Police Defend, Lie About Devices That Extract Money From and Cause Bodily Harm to Citizens
In Los Angeles, there are 32 intersections outfitted with red light cameras. "The LAPD," reports David Goldstein of the local CBS television affiliate, "claims accidents are down after they installed cameras, but are they telling the whole truth or just trying to make money off motorists? We crunched the numbers and the results may surprise you."
Well, they won't surprise you, maybe, but they're jarring nonetheless:
We wanted to know actual numbers of accidents at red light camera intersections to see if they really went down.
When we asked, the LAPD became very defensive. The sergeant in charge told me in an e-mail, "The city would hope that it is the goal of KCBS/KCAL to discuss the positive aspects of the photo red light program."

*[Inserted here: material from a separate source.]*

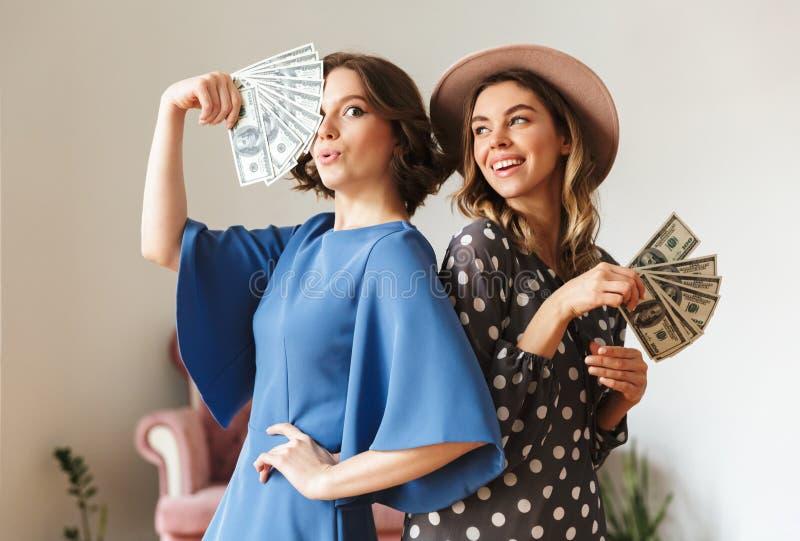 Emotionale junge Frauen, die zuhause Geld halten stockfoto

So we filed a public records request. The department charged us more than $500 for a computer run. When we got the numbers back, they told a different story.
We looked at every accident at every red light camera intersection for six months of data before the cameras were installed and six months after.
The final figures? Twenty of the 32 intersections show accidents up after the cameras were installed! Three remained the same and only nine intersections showed accidents decreasing.
The problem? Motorists see the cameras flash, slam on their brakes, and get rear-ended. Helpfully, the LAPD does not measure rear-end crashes in front of red-light intersections; but only the crashes of people who've run a red. Those are down 34 percent, which the department crows about. When confronted with overall intersection data, which tells an unhappier story, the LAPD suddenly says this:
"It would be improper to draw a correlation between all accidents going up and the red light cameras," a spokesperson from the LAPD said.